Our world is getting closer to "Star Trek" every day, it seems. Scientists announced today (April 14) they've been able to teleport special bits of light from one place to another, a la "Beam me up, Scotty."
While the advance doesn't necessarily mean we'll ever be able to teleport people, it does represent some pretty nifty, mind-bending physics.
Teleportation requires taking advantage of a quirk of quantum physics called entanglement. Two particles can be bonded so that even when separated by large distances, they communicate instantly, and what happens to one affects the other. (It's a situation so bizarre Einstein called it "spooky action at a distance.")
To teleport light, researchers led by Noriyuki Lee of the University of Tokyo had to destroy it in one place, and re-create it in another. This mirrors the teleportation process on "Star Trek," where transporters scan a person, atom by atom, and dismantle him, only to rebuild the person by configuring a different set of atoms in exactly the same pattern in another place.

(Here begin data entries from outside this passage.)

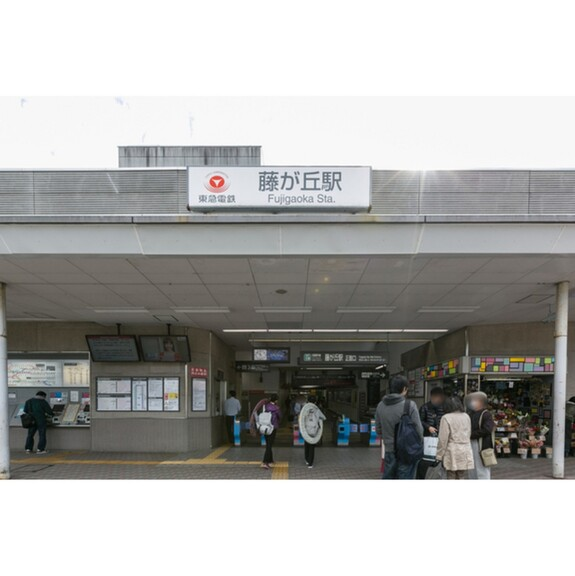 藤が丘音羽ハイツ(藤が丘駅)
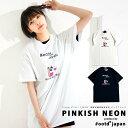 PINKISH NEON Pinpy ピンピー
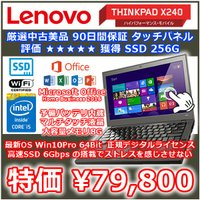 良品中古 Lenovo X1 Carbon Core i7 3667U 8GBメモリ SSD256G...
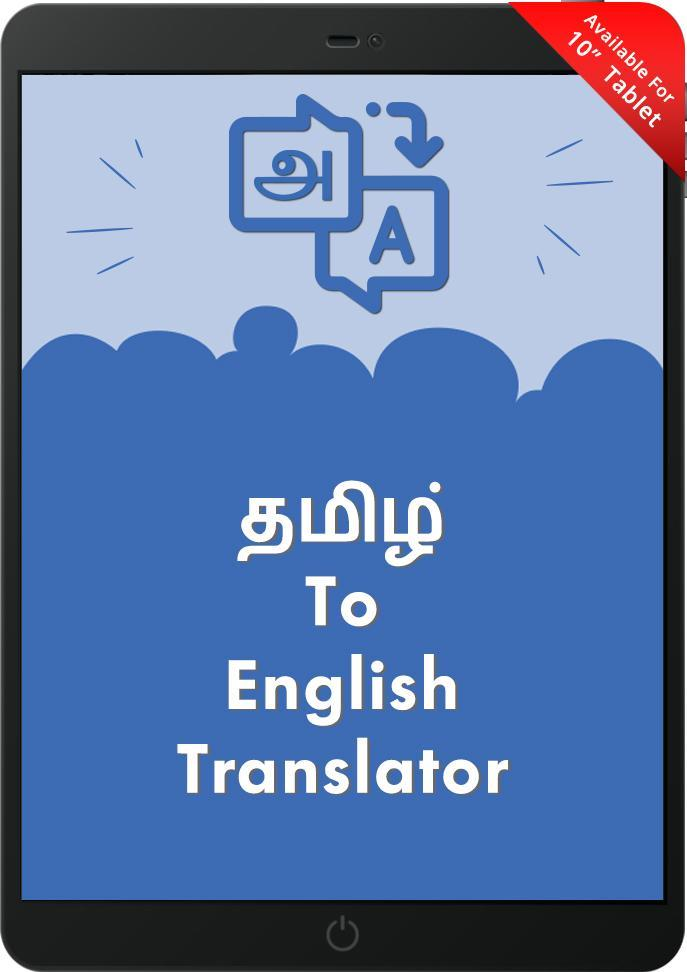 vet translation in tamil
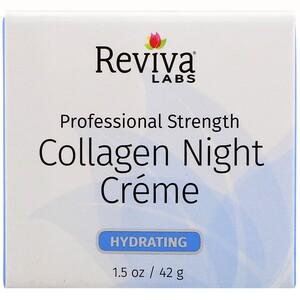 Ревива Лабс, Collagen Night Creme, 1.5 oz (42 g) отзывы покупателей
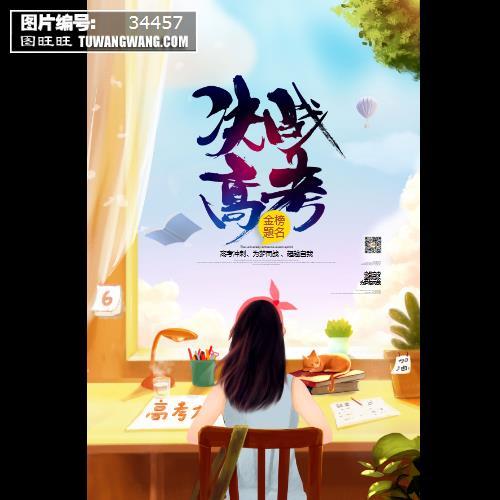 高考冲刺手绘插画决战高考海报 (编号:34457)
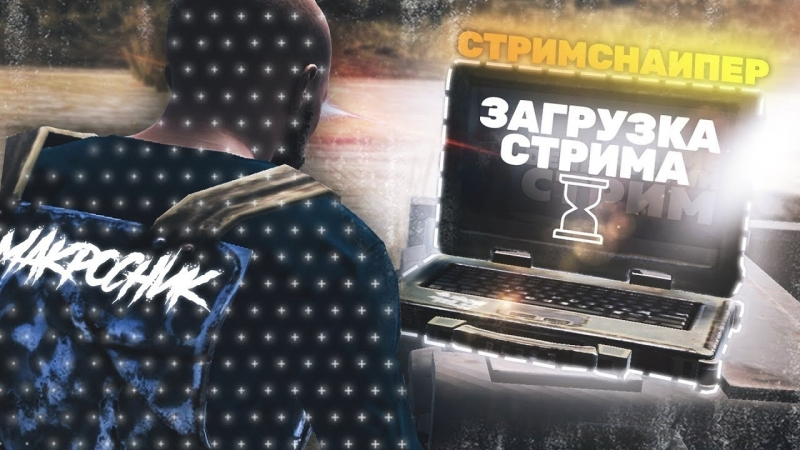 Онлайн рейд стримснайперов-макросников _ Rust выживание
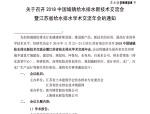 2018年江苏省给水排水学术交流年会11月23-24南京召开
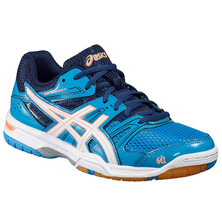 Asics Gel Rocket 7 Women's Shoes Blue Jewel White Flash Coral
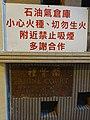 HK ML 半山區 Mid-levels 漢寧頓道 Honiton Road 80 Bonham Road FV 禮賢閣 B Rhine Court January 2016 DSC 11.jpg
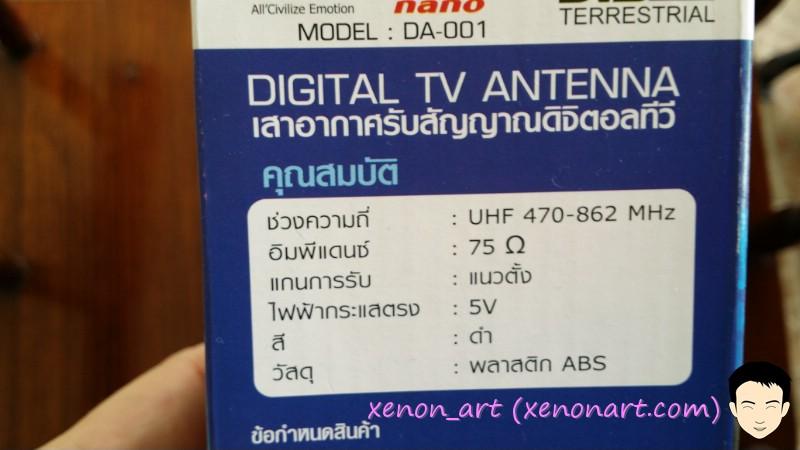 nano_tv (3)
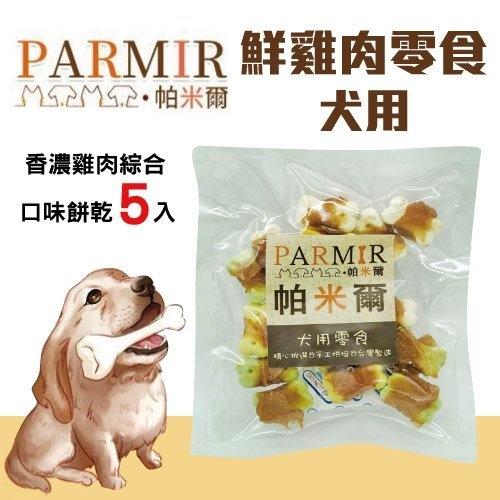 *KING WANG*PARMIR帕米爾 香濃雞肉綜合口味餅乾5入/包 狗零食 手作肉類零食.不含防腐劑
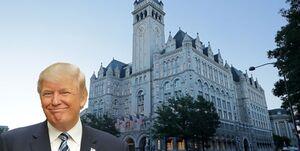 پول دولتهای خارجی هم نتوانست مشکل هتل ترامپ را حل کند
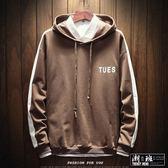『潮段班』【HJ000A52】秋冬新款春裝運動休閒風格長袖線條帽T上衣寬鬆T恤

Lee and his team accomplished this by linking a packet of light to one half of a pair of entangled particles. They then destroyed the light and the particle it was linked to, leaving only the lone particle of the entangled pair. The remaining particle retains the link with its entangled partner, though, including information about the light, which enabled the researchers to rebuild the light in the exact configuration at the other location.